## [Stated problem]
Return only the lines starting at the line that contains "How far from the camera" and ending with the final line of the listing; include both endpoints.

-- Start of Data --

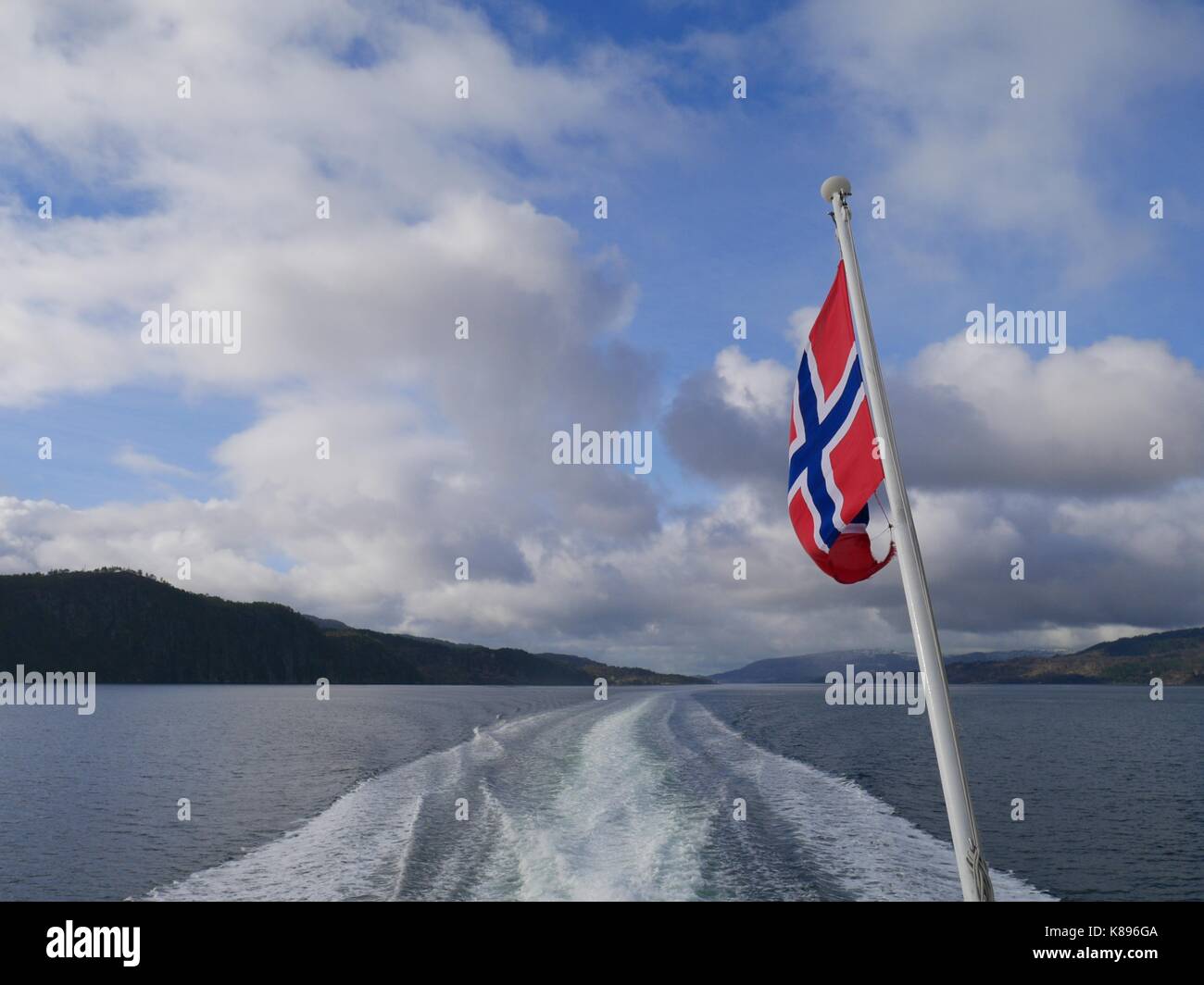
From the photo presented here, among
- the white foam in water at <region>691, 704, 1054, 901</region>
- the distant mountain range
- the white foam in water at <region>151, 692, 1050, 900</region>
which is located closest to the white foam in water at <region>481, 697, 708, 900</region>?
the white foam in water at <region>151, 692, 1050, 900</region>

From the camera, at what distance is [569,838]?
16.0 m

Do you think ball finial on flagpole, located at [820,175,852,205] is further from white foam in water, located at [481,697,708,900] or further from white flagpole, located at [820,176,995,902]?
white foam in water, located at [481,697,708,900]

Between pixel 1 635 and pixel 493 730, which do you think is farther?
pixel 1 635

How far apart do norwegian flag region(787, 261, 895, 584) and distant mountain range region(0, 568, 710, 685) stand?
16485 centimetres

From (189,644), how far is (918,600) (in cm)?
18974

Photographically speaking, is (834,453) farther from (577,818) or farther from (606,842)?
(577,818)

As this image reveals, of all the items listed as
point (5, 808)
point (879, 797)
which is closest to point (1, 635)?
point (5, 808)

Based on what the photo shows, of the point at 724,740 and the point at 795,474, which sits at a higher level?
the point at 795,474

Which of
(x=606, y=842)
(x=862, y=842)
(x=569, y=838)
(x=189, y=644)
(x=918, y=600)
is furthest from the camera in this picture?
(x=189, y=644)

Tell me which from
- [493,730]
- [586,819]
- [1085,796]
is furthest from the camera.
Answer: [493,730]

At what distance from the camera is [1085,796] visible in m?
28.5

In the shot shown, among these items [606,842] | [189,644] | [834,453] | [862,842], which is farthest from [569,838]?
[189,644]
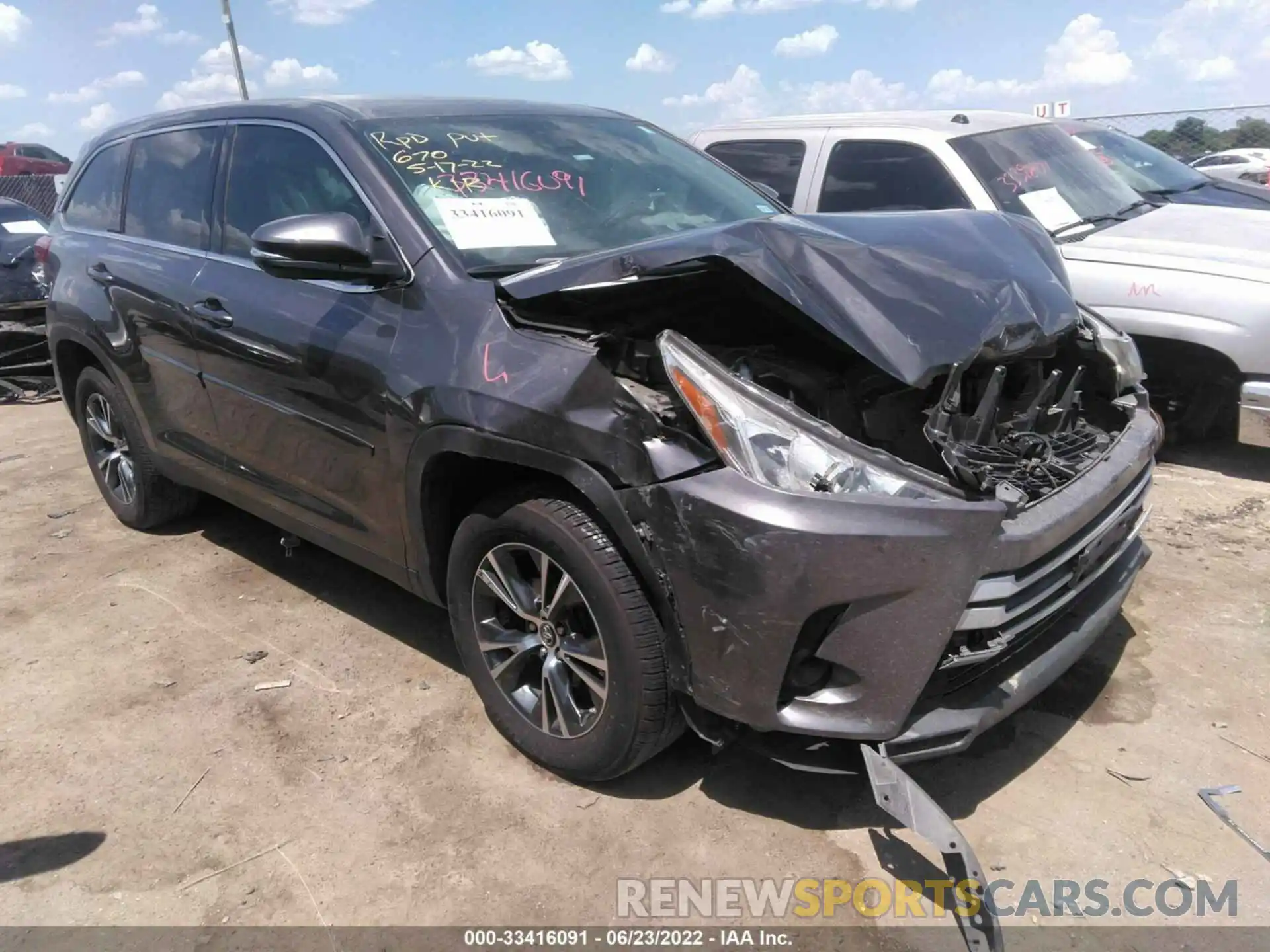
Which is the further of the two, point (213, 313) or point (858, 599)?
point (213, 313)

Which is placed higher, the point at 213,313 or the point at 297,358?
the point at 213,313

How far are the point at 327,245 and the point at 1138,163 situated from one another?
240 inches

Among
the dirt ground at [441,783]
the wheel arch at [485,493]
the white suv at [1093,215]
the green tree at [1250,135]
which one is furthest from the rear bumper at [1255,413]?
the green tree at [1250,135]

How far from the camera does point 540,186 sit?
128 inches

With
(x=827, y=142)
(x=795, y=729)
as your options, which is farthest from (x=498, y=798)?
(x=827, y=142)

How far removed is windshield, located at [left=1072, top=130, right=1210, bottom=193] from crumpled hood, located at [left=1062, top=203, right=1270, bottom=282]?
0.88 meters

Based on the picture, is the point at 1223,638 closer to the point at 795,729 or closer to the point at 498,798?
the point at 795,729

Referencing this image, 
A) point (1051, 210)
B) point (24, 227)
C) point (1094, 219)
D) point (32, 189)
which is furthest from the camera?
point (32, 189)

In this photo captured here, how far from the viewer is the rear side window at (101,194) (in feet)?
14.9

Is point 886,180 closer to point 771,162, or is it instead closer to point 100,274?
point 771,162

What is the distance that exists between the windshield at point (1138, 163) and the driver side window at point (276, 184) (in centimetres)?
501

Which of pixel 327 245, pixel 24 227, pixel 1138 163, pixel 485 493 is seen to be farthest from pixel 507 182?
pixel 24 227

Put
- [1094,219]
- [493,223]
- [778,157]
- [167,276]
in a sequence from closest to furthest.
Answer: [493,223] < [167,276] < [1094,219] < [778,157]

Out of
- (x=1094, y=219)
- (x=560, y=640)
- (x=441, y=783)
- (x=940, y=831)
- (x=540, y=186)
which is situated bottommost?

-- End of Data --

## [Full solution]
How far from the camera does point 540,186 sit?
128 inches

With
(x=827, y=142)
(x=795, y=729)
as your options, which is farthest from (x=498, y=798)?
(x=827, y=142)

How far removed is windshield, located at [left=1072, top=130, right=1210, bottom=193] from crumpled hood, located at [left=1062, top=203, right=1270, bottom=282]?
0.88 meters

Based on the picture, is the point at 1223,638 closer to the point at 795,729 or closer to the point at 498,798?
the point at 795,729

Referencing this image, 
A) point (1051, 210)
B) point (24, 227)
C) point (1094, 219)
D) point (32, 189)
which is furthest from the camera?
point (32, 189)

In this photo captured here, how far from the viewer is the rear side window at (101,194) (in feet)?
14.9

Is point 886,180 closer to point 771,162, or is it instead closer to point 100,274?
point 771,162

What is the distance that exists between the windshield at point (1138, 163) and the driver side window at point (276, 184) (in centimetres)?
501

Which of pixel 327 245, pixel 24 227, pixel 1138 163, pixel 485 493 is seen to be farthest from pixel 507 182?
pixel 24 227

Put
- [1094,219]
- [493,223]
- [778,157]
- [167,276]
in a sequence from closest to furthest.
Answer: [493,223] < [167,276] < [1094,219] < [778,157]

Out of
- (x=1094, y=219)
- (x=560, y=640)
- (x=441, y=783)
- (x=940, y=831)
- (x=540, y=186)
which is situated bottommost?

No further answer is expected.